* TASK DETAILS: Convert the listing below into a JSON list of strings, one string per line, with blank lines left out.

* DATA LISTING:

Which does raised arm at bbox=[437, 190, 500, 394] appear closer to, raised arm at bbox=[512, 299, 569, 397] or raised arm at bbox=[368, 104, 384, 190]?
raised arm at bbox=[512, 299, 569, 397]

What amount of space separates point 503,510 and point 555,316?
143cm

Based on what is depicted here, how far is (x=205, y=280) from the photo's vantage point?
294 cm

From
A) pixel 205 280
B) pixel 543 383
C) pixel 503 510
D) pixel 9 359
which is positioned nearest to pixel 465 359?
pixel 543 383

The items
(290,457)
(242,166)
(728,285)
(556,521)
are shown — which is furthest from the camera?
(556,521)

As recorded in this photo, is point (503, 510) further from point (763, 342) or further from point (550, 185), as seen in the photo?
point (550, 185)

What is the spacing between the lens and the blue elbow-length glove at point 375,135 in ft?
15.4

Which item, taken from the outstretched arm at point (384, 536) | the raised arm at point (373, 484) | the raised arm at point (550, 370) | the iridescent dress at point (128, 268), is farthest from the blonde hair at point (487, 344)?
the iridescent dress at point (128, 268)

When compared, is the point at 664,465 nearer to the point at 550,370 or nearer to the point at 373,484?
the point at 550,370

* REPLY:
[
  "Which does raised arm at bbox=[437, 190, 500, 394] appear closer to, raised arm at bbox=[512, 299, 569, 397] or raised arm at bbox=[368, 104, 384, 190]?",
  "raised arm at bbox=[512, 299, 569, 397]",
  "What amount of space separates point 503,510 and point 555,316?",
  "143cm",
  "Based on what is depicted here, how far is (x=205, y=280) from the photo's vantage point?",
  "294 cm",
  "From",
  "A) pixel 205 280",
  "B) pixel 543 383",
  "C) pixel 503 510",
  "D) pixel 9 359",
  "which is positioned nearest to pixel 465 359?",
  "pixel 543 383",
  "The items",
  "(290,457)",
  "(242,166)",
  "(728,285)",
  "(556,521)",
  "are shown — which is furthest from the camera?",
  "(556,521)",
  "As recorded in this photo, is point (503, 510) further from point (763, 342) or further from point (550, 185), as seen in the photo?",
  "point (550, 185)",
  "What is the spacing between the lens and the blue elbow-length glove at point 375,135 in ft?",
  "15.4",
  "Which item, taken from the outstretched arm at point (384, 536) | the raised arm at point (373, 484) | the raised arm at point (550, 370) | the iridescent dress at point (128, 268), is farthest from the blonde hair at point (487, 344)?",
  "the iridescent dress at point (128, 268)",
  "When compared, is the point at 664,465 nearer to the point at 550,370 or nearer to the point at 373,484?",
  "the point at 550,370"
]